**Task statement:**
Copy the data word for word, from the very beginning down to and including the line that contains "the building at [141,121] →".

**Source data:**
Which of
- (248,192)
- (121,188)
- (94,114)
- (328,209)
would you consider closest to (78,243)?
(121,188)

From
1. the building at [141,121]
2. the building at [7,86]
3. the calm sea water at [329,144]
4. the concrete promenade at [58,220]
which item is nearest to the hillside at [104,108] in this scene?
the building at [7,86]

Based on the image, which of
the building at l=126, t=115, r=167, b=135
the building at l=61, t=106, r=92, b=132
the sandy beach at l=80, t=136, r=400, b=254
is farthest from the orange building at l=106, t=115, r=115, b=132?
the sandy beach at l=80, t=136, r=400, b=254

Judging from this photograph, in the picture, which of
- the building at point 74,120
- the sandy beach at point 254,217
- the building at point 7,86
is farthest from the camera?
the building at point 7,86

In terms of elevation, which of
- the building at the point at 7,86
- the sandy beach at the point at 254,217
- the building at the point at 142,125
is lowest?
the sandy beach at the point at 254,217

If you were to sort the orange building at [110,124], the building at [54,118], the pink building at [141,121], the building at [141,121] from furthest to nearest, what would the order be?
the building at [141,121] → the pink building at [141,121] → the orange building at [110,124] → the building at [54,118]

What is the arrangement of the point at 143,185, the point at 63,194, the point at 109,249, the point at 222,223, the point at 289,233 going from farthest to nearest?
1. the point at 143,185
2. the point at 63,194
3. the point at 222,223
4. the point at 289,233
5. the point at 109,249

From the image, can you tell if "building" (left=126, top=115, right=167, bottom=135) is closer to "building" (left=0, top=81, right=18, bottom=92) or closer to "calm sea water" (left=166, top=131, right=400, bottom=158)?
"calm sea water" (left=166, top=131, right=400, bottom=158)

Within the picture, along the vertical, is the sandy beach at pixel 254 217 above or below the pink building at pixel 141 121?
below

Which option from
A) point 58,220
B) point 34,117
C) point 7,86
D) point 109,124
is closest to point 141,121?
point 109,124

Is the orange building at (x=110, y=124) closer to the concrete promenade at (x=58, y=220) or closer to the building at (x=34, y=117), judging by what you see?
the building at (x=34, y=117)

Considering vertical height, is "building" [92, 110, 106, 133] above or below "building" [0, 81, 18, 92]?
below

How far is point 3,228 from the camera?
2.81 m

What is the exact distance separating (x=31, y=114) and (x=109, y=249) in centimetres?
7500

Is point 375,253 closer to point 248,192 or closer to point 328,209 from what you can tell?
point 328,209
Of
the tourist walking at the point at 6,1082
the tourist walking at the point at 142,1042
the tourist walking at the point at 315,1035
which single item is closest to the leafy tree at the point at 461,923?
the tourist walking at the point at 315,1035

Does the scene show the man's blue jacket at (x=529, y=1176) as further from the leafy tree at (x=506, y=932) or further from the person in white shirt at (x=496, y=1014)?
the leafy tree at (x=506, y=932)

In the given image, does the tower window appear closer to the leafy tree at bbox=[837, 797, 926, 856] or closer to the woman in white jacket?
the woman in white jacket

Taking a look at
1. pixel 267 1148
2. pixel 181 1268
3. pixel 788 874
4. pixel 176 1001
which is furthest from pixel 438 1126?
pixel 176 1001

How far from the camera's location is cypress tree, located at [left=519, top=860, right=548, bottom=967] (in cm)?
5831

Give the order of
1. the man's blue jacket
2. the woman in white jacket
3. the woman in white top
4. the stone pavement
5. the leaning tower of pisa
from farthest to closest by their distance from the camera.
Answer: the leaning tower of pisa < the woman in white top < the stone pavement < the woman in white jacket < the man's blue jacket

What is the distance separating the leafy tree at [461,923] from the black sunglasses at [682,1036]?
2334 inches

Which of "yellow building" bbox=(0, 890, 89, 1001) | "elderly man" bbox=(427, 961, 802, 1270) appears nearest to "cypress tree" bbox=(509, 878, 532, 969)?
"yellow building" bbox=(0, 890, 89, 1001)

**Solution:**
Which of
- (248,192)
- (121,188)
- (94,114)
- (328,209)
would you consider closest to (78,243)?
(121,188)

From
1. the building at [141,121]
2. the building at [7,86]
3. the calm sea water at [329,144]
4. the concrete promenade at [58,220]
which item is nearest to the hillside at [104,108] in this scene?
the building at [7,86]

Based on the image, which of
the building at l=126, t=115, r=167, b=135
the building at l=61, t=106, r=92, b=132
the sandy beach at l=80, t=136, r=400, b=254
is farthest from the orange building at l=106, t=115, r=115, b=132?
the sandy beach at l=80, t=136, r=400, b=254

Judging from this photograph, in the picture, which of
- the building at point 74,120
- the sandy beach at point 254,217
- the building at point 7,86
is farthest from the camera?
the building at point 7,86

In terms of elevation, which of
- the building at the point at 7,86
- the sandy beach at the point at 254,217
- the building at the point at 142,125
is lowest?
the sandy beach at the point at 254,217

If you were to sort the orange building at [110,124], the building at [54,118], the pink building at [141,121], the building at [141,121] from furthest to nearest, what would the order be?
the building at [141,121] → the pink building at [141,121] → the orange building at [110,124] → the building at [54,118]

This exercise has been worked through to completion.